Hernández explicó que la ejecución de este convenio abarca intervenciones directas en 17 yacimientos petroleros, lo que a su juicio representará un alivio directo para la economía nacional.
«La realidad de este acuerdo es que beneficia al pueblo venezolano. Fuera de la inversión que se va a hacer en los 17 yacimientos, son 209 mil millones de dólares que van a ingresar por concepto de regalías nada más. No es tan generoso, pero por lo menos los venezolanos vamos a ver una mejora en la economía; le estamos viendo el cascabel al gato», afirmó Hernández.
Al evaluar las razones de la rapidez en la concreción de la firma en el contexto político actual, el entrevistado señaló que la premura responde a los intereses de la política interna en Estados Unidos. De acuerdo con Hernández, la administración de Donald Trump busca resolver el suministro de combustible para garantizar gasolina a bajo costo a los ciudadanos norteamericanos.

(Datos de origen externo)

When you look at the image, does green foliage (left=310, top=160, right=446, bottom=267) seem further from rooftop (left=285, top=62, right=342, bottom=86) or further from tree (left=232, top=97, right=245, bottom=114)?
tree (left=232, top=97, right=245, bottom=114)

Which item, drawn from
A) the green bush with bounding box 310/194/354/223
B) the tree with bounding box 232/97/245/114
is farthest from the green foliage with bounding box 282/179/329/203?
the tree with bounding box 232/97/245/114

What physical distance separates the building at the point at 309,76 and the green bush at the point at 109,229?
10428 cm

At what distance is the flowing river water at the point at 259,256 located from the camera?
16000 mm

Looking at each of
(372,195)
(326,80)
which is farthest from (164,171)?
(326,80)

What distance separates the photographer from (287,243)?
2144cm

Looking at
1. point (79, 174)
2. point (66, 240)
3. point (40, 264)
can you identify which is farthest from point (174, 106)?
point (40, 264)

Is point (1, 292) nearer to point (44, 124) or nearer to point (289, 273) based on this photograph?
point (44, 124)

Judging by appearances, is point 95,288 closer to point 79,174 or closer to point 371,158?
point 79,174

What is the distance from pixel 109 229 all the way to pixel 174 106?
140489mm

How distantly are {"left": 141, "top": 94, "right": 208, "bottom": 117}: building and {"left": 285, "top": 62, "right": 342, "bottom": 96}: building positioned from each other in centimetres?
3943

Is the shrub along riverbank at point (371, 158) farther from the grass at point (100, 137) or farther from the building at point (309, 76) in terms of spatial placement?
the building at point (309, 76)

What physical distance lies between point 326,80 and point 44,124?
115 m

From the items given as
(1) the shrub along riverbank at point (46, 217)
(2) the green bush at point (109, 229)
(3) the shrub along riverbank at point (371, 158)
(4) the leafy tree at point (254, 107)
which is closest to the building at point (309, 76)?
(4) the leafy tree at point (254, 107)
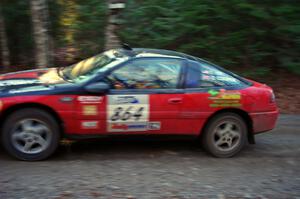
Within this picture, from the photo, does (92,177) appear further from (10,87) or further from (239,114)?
(239,114)

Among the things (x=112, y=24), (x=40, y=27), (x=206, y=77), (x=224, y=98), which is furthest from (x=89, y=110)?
(x=40, y=27)

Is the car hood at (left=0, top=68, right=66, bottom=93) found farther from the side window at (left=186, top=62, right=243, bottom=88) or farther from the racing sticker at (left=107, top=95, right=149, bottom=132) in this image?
the side window at (left=186, top=62, right=243, bottom=88)

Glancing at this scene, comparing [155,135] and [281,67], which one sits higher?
[281,67]

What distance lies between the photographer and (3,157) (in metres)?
5.96

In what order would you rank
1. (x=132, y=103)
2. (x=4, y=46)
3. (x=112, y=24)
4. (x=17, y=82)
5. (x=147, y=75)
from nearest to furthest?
(x=132, y=103)
(x=17, y=82)
(x=147, y=75)
(x=112, y=24)
(x=4, y=46)

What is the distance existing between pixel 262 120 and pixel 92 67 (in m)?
2.66

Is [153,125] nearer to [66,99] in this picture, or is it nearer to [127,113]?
[127,113]

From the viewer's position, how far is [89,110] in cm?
592

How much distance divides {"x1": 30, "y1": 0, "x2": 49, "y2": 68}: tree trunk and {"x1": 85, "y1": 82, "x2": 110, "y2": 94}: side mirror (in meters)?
4.65

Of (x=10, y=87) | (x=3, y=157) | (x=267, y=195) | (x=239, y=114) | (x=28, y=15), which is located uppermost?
(x=28, y=15)

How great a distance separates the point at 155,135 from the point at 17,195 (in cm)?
220

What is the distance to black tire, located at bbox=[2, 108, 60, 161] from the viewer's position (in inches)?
226

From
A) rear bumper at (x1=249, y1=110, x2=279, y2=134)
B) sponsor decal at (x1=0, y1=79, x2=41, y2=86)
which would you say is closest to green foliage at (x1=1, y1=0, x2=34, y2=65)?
sponsor decal at (x1=0, y1=79, x2=41, y2=86)

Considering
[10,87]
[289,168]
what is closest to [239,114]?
[289,168]
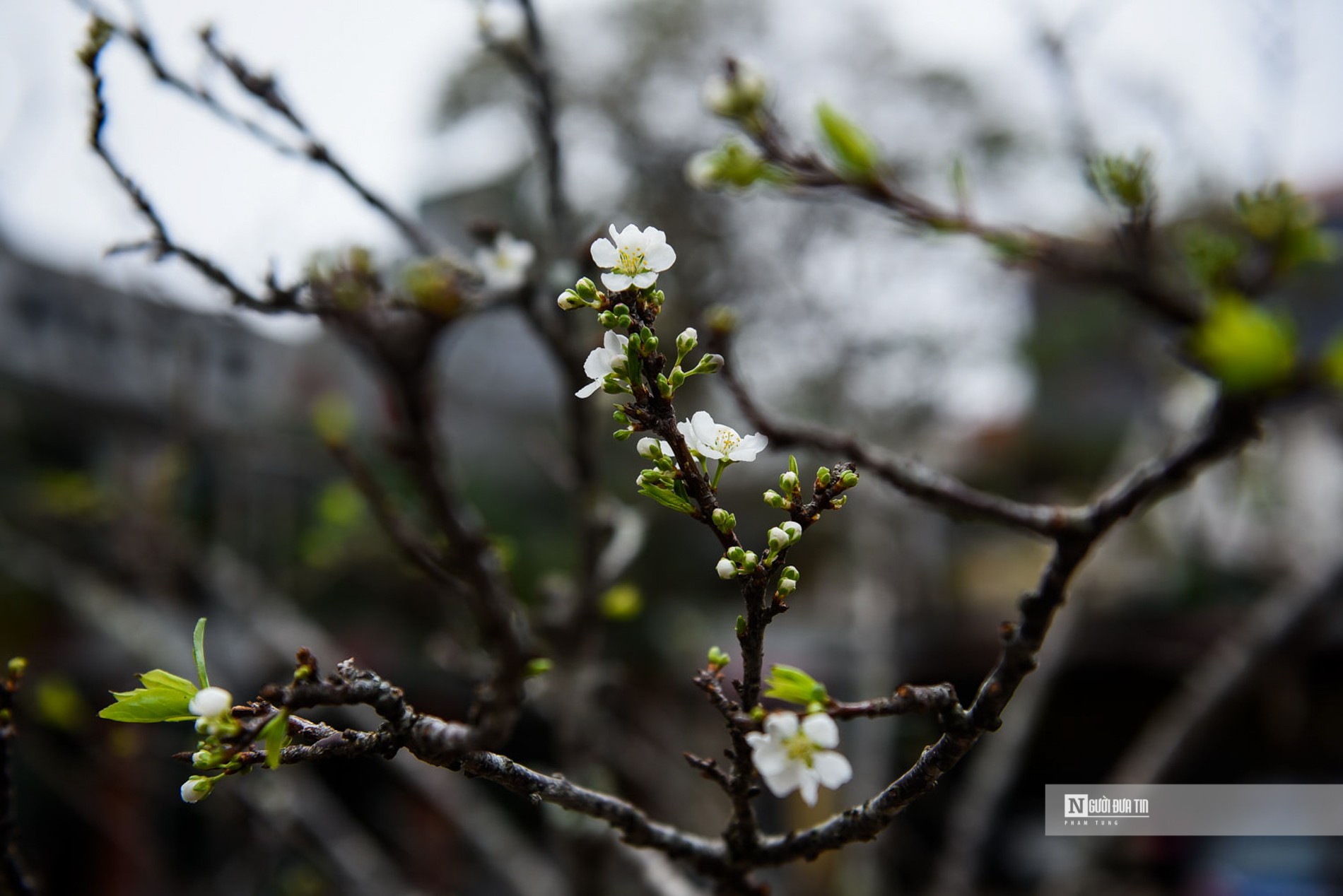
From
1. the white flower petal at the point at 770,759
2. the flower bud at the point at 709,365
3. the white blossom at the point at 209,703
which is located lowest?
the white blossom at the point at 209,703

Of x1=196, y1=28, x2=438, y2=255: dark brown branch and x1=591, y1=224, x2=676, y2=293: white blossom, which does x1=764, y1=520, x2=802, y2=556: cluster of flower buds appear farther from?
x1=196, y1=28, x2=438, y2=255: dark brown branch

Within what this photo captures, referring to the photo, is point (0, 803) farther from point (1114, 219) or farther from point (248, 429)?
point (248, 429)

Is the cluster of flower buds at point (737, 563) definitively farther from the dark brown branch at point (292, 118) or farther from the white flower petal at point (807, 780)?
the dark brown branch at point (292, 118)

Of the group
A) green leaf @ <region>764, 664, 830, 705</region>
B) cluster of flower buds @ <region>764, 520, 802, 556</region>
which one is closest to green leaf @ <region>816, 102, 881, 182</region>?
cluster of flower buds @ <region>764, 520, 802, 556</region>

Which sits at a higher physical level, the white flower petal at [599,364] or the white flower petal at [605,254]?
the white flower petal at [605,254]

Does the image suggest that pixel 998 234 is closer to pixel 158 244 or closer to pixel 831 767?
pixel 831 767

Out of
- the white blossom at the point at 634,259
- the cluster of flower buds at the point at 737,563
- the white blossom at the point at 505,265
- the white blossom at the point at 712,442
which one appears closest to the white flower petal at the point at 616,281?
the white blossom at the point at 634,259

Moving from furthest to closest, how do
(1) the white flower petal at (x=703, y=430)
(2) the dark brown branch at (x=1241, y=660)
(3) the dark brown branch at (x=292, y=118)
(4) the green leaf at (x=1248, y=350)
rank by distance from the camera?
(2) the dark brown branch at (x=1241, y=660) → (3) the dark brown branch at (x=292, y=118) → (1) the white flower petal at (x=703, y=430) → (4) the green leaf at (x=1248, y=350)
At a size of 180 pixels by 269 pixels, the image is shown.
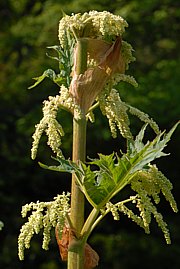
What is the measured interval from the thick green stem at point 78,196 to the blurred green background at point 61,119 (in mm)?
6720

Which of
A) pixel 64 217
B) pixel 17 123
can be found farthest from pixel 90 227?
pixel 17 123

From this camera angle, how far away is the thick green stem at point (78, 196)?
6.01 feet

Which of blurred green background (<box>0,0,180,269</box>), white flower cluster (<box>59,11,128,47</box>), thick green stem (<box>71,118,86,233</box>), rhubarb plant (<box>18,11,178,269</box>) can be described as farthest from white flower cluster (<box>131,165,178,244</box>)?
blurred green background (<box>0,0,180,269</box>)

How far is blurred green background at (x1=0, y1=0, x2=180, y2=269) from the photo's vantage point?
900cm

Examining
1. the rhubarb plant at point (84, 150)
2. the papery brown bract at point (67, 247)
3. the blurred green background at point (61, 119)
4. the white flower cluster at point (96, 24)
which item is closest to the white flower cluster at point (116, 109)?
the rhubarb plant at point (84, 150)

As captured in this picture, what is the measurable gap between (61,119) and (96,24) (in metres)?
7.17

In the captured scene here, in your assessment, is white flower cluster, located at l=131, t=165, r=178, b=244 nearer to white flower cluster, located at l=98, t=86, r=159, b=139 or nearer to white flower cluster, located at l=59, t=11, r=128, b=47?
white flower cluster, located at l=98, t=86, r=159, b=139

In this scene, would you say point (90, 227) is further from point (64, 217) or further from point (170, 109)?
point (170, 109)

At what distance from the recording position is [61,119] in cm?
895

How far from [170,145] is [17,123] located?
6.35 feet

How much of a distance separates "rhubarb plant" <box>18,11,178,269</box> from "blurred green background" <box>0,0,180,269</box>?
6.72 m

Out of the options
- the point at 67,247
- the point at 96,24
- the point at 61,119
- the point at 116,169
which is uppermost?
the point at 61,119

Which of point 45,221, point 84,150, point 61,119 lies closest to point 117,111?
point 84,150

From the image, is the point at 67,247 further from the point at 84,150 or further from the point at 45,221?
the point at 84,150
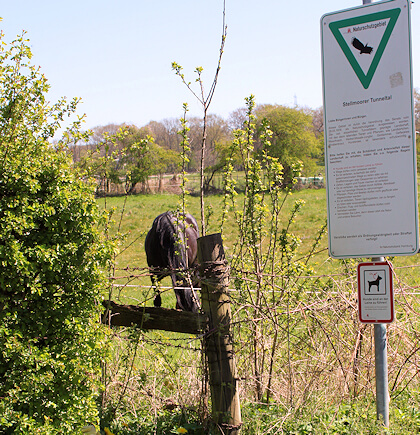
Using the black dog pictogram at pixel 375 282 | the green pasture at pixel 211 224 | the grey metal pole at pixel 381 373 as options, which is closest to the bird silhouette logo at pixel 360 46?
the grey metal pole at pixel 381 373

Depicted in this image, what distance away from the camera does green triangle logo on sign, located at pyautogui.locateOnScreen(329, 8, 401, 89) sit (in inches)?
128

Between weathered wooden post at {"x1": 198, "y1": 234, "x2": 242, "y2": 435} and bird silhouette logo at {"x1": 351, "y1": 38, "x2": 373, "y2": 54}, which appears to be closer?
bird silhouette logo at {"x1": 351, "y1": 38, "x2": 373, "y2": 54}

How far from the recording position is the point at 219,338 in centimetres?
361

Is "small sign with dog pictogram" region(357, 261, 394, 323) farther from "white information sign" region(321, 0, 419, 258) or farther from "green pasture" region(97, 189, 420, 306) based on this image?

Hernández indicó además que las decisiones en el país están atadas a la agenda electoral estadounidense. «Pareciera que el que domina la parte de lo que se va a decidir en Venezuela es Donald Trump. Él mismo lo dijo y él mismo lo firmó; él sirve como cuentadante y como garantía para los inversionistas que vienen para Venezuela», sostuvo.
Respecto a la participación de los sectores económicos, aclaró que dentro del esquema operativo de inversión, exploración y explotación se encuentra involucrado un empresario venezolano, cumpliendo con los términos acordados con el gobierno nacional.
Sobre el rol de la oposición, Hernández manifestó que a los sectores políticos les corresponde mantener su proselitismo y continuar en la dinámica política a la espera de los procesos electorales programados para el próximo año.
Finalmente, destacó que el cambio en la dinámica energética internacional debe canalizarse hacia la recuperación de los servicios públicos y la infraestructura del país. «Esa entrada de dinero se debe utilizar en carreteras, en escuelas y en educación. Se va a crear mano de obra, y por esa vía se generarán las condiciones para el retorno de una cantidad importante de migrantes venezolanos», concluyó.